══ DATASET ROWS ══
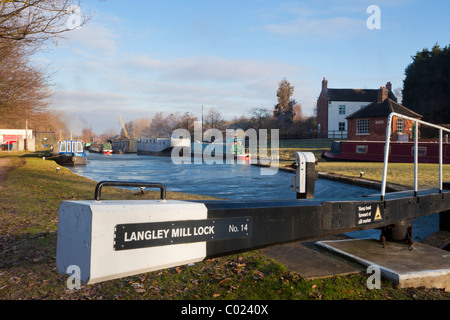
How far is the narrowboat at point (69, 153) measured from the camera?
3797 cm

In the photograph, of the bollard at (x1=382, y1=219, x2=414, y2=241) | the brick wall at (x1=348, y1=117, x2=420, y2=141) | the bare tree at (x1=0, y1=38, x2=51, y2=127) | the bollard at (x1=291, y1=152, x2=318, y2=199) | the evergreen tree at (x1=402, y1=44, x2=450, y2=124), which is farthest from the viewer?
═══
══ DATASET ROWS ══
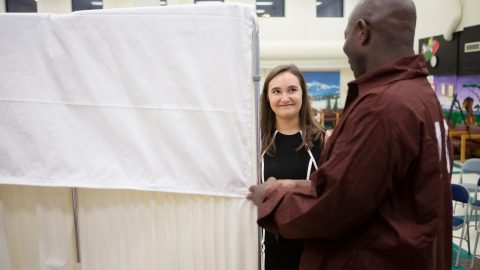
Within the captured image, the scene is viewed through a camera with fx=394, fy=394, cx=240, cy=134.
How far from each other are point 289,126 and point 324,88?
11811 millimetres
═══
**REQUEST:** Extract each line from the items above that contains the word "camera", matching case exactly.

**WRITTEN ANSWER:**
How far is the narrowboat at point (69, 153) measured from the camera?
Within the captured image, the scene is viewed through a camera with fx=394, fy=394, cx=240, cy=134.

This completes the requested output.